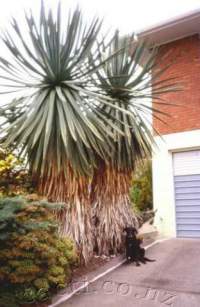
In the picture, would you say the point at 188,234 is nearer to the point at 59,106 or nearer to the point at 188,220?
the point at 188,220

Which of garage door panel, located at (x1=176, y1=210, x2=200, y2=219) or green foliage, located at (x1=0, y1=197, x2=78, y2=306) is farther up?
garage door panel, located at (x1=176, y1=210, x2=200, y2=219)

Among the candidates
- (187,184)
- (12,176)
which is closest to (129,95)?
(12,176)

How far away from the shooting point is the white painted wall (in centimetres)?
948

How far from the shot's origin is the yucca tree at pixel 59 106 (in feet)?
19.7

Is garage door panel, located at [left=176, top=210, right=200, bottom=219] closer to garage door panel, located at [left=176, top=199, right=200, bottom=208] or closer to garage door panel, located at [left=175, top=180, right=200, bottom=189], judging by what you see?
garage door panel, located at [left=176, top=199, right=200, bottom=208]

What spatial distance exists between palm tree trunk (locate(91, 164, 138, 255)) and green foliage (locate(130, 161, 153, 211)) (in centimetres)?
377

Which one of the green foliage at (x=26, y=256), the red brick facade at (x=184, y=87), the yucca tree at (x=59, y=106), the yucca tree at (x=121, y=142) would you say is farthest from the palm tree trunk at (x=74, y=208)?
the red brick facade at (x=184, y=87)

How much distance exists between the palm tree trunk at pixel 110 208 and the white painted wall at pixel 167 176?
2438 millimetres

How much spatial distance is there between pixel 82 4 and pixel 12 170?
12.4 ft

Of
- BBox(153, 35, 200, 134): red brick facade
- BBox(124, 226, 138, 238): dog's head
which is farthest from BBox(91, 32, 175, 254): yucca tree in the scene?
BBox(153, 35, 200, 134): red brick facade

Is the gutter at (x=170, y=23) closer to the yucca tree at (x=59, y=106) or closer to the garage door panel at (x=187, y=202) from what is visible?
the yucca tree at (x=59, y=106)

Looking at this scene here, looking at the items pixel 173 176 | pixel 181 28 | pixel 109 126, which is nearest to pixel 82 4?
pixel 109 126

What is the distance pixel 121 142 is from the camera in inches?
279

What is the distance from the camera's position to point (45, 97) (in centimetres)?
623
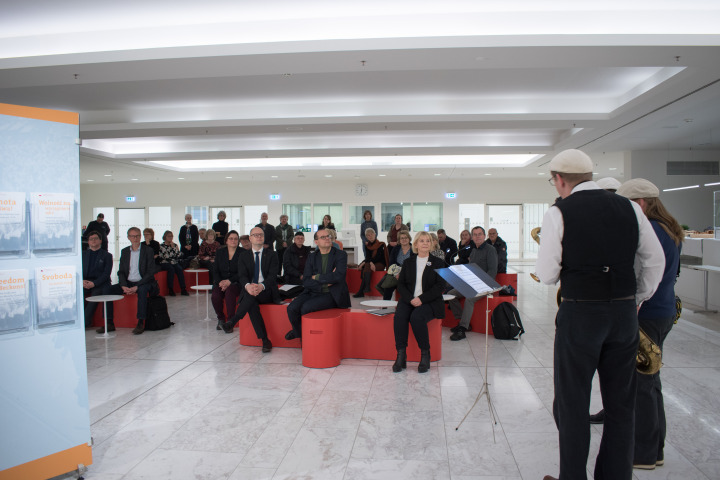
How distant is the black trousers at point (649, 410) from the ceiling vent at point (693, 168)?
11.4 m

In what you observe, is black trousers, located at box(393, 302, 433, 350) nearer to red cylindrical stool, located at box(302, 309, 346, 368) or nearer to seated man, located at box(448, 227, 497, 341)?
red cylindrical stool, located at box(302, 309, 346, 368)

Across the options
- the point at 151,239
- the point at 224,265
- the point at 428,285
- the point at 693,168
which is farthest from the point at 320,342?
the point at 693,168

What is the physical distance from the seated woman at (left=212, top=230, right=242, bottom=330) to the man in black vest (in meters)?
5.71

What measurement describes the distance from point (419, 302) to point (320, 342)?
1161mm

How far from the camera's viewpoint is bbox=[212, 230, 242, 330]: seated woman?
7258 mm

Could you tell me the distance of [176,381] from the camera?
4.75 metres

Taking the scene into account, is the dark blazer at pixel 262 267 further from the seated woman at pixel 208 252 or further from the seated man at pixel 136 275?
the seated woman at pixel 208 252

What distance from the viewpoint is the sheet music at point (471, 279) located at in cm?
358

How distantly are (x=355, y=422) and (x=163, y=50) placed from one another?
4.30 meters

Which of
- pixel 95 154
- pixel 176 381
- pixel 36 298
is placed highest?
pixel 95 154

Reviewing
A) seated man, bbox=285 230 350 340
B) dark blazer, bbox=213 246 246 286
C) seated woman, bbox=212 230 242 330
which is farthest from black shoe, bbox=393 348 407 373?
dark blazer, bbox=213 246 246 286

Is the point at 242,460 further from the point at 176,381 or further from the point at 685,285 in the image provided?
the point at 685,285

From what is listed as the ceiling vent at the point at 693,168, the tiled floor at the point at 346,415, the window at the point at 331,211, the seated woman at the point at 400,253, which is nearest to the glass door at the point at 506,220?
the window at the point at 331,211

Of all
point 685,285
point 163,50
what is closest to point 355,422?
point 163,50
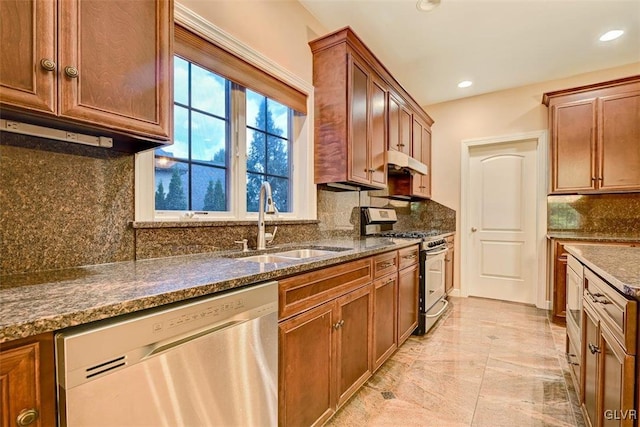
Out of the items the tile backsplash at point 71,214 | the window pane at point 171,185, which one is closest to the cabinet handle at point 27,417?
the tile backsplash at point 71,214

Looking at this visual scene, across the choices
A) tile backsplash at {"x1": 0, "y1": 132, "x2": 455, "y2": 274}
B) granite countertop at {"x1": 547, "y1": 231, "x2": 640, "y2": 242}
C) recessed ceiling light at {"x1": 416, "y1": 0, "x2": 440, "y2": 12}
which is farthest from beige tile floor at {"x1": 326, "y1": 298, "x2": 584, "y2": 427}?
recessed ceiling light at {"x1": 416, "y1": 0, "x2": 440, "y2": 12}

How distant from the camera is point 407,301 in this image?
263cm

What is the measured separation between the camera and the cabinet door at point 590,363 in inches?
53.6

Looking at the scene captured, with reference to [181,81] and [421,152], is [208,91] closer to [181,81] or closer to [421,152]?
[181,81]

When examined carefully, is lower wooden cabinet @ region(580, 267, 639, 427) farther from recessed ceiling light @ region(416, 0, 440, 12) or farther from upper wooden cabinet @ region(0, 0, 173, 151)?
recessed ceiling light @ region(416, 0, 440, 12)

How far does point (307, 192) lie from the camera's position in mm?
2518

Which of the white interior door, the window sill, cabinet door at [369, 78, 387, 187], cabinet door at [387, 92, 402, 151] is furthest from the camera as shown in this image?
the white interior door

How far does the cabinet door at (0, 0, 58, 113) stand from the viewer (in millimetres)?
808

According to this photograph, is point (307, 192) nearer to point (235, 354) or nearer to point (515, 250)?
point (235, 354)

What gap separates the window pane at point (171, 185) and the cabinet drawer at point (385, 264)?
1249 mm

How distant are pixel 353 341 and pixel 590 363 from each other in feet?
3.76

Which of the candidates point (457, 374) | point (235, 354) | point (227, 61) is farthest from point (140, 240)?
point (457, 374)

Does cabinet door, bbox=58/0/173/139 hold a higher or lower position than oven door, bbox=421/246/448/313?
higher

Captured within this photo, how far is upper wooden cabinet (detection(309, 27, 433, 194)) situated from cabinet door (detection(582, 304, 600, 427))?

## YOUR TASK
Your copy should hold every record word for word and none of the pictures.

## SOLUTION TO THE EXERCISE
In the picture, would you say the point at 188,234 is nearer to the point at 59,106 or nearer to the point at 188,220?
the point at 188,220

Which of garage door panel, located at (x1=176, y1=210, x2=200, y2=219) or green foliage, located at (x1=0, y1=197, x2=78, y2=306) is farther up?
garage door panel, located at (x1=176, y1=210, x2=200, y2=219)

Among the candidates
- (187,184)
- (12,176)
which is closest to (129,95)?
(12,176)

How far away from the shooting point is the white painted wall (in centimetres)?
948

How far from the shot's origin is the yucca tree at pixel 59 106 (in feet)?
19.7

Is garage door panel, located at [left=176, top=210, right=200, bottom=219] closer to garage door panel, located at [left=176, top=199, right=200, bottom=208] or closer to garage door panel, located at [left=175, top=180, right=200, bottom=189], judging by what you see?
garage door panel, located at [left=176, top=199, right=200, bottom=208]

What spatial distance exists between palm tree trunk (locate(91, 164, 138, 255)) and green foliage (locate(130, 161, 153, 211)) (in centimetres)?
377

Which one of the green foliage at (x=26, y=256), the red brick facade at (x=184, y=87), the yucca tree at (x=59, y=106), the yucca tree at (x=121, y=142) would you say is farthest from the palm tree trunk at (x=74, y=208)?
the red brick facade at (x=184, y=87)

How much distance exists between the palm tree trunk at pixel 110 208 and the white painted wall at pixel 167 176?
2438 millimetres

How much spatial distance is there between pixel 82 4 and pixel 12 170?
12.4 ft

Of
- BBox(153, 35, 200, 134): red brick facade
- BBox(124, 226, 138, 238): dog's head
which is farthest from BBox(91, 32, 175, 254): yucca tree in the scene?
BBox(153, 35, 200, 134): red brick facade

Is the gutter at (x=170, y=23) closer to the yucca tree at (x=59, y=106) or closer to the garage door panel at (x=187, y=202) from what is visible?
the yucca tree at (x=59, y=106)

Looking at this scene here, looking at the items pixel 173 176 | pixel 181 28 | pixel 109 126, which is nearest to pixel 82 4?
pixel 109 126

What is the distance pixel 121 142 is from the camera in inches?
279

What is the distance from the camera's position to point (45, 97) (in centimetres)?
623
How distant is the black trousers at point (649, 410) from the ceiling vent at point (693, 168)?
11.4 m

In what you observe, is black trousers, located at box(393, 302, 433, 350) nearer to red cylindrical stool, located at box(302, 309, 346, 368) or nearer to seated man, located at box(448, 227, 497, 341)?
red cylindrical stool, located at box(302, 309, 346, 368)

Across the options
- the point at 151,239
- the point at 224,265
- the point at 428,285
- the point at 693,168
which is farthest from the point at 320,342?
the point at 693,168

What is the physical distance from the seated woman at (left=212, top=230, right=242, bottom=330) to the man in black vest (in meters)?
5.71

What measurement describes the distance from point (419, 302) to point (320, 342)?
1161mm

How far from the camera's viewpoint is bbox=[212, 230, 242, 330]: seated woman?
7258 mm

Could you tell me the distance of [176,381] from the camera?
4.75 metres

Taking the scene into account, is the dark blazer at pixel 262 267 further from the seated woman at pixel 208 252 or further from the seated man at pixel 136 275?
the seated woman at pixel 208 252

What distance from the viewpoint is the sheet music at point (471, 279) located at in cm?
358

How distantly are (x=355, y=422) and (x=163, y=50) placed from one another?
4.30 meters

Which of
- pixel 95 154
- pixel 176 381
- pixel 36 298
is placed highest?
pixel 95 154

Reviewing
A) seated man, bbox=285 230 350 340
B) dark blazer, bbox=213 246 246 286
C) seated woman, bbox=212 230 242 330
which is farthest from black shoe, bbox=393 348 407 373?
dark blazer, bbox=213 246 246 286

Is the point at 242,460 further from the point at 176,381 or further from the point at 685,285 in the image provided?
the point at 685,285

From what is listed as the ceiling vent at the point at 693,168, the tiled floor at the point at 346,415, the window at the point at 331,211, the seated woman at the point at 400,253, which is nearest to the glass door at the point at 506,220?
the window at the point at 331,211

Of all
point 685,285
point 163,50
what is closest to point 355,422?
point 163,50
Out of the items the tile backsplash at point 71,214 | the window pane at point 171,185, which one is closest to the cabinet handle at point 27,417?
the tile backsplash at point 71,214

Looking at this visual scene, across the choices
A) tile backsplash at {"x1": 0, "y1": 132, "x2": 455, "y2": 274}
B) granite countertop at {"x1": 547, "y1": 231, "x2": 640, "y2": 242}
C) recessed ceiling light at {"x1": 416, "y1": 0, "x2": 440, "y2": 12}
which is farthest from beige tile floor at {"x1": 326, "y1": 298, "x2": 584, "y2": 427}?
recessed ceiling light at {"x1": 416, "y1": 0, "x2": 440, "y2": 12}

How distant from the camera is point 407,301 in this image?
263cm

What is the measured separation between the camera and the cabinet door at point 590,363 in inches?
53.6

Looking at the scene captured, with reference to [181,81] and [421,152], is [208,91] closer to [181,81] or closer to [421,152]?
[181,81]

When examined carefully, is lower wooden cabinet @ region(580, 267, 639, 427) farther from recessed ceiling light @ region(416, 0, 440, 12) or farther from upper wooden cabinet @ region(0, 0, 173, 151)?
recessed ceiling light @ region(416, 0, 440, 12)

How far does point (307, 192) lie from the camera's position in mm?
2518

Which of the white interior door, the window sill, cabinet door at [369, 78, 387, 187], cabinet door at [387, 92, 402, 151] is furthest from the camera as shown in this image?
the white interior door

How far does the cabinet door at (0, 0, 58, 113) stand from the viewer (in millimetres)?
808

According to this photograph, is point (307, 192) nearer to point (235, 354) or nearer to point (515, 250)?
point (235, 354)

What gap separates the window pane at point (171, 185) and the cabinet drawer at point (385, 264)?
1249 mm

How distant are pixel 353 341 and pixel 590 363 from each other in feet?
3.76

Which of the candidates point (457, 374) | point (235, 354) | point (227, 61) is farthest from point (140, 240)?
point (457, 374)

Does cabinet door, bbox=58/0/173/139 hold a higher or lower position than oven door, bbox=421/246/448/313?
higher

Captured within this photo, how far is upper wooden cabinet (detection(309, 27, 433, 194)) situated from cabinet door (detection(582, 304, 600, 427))?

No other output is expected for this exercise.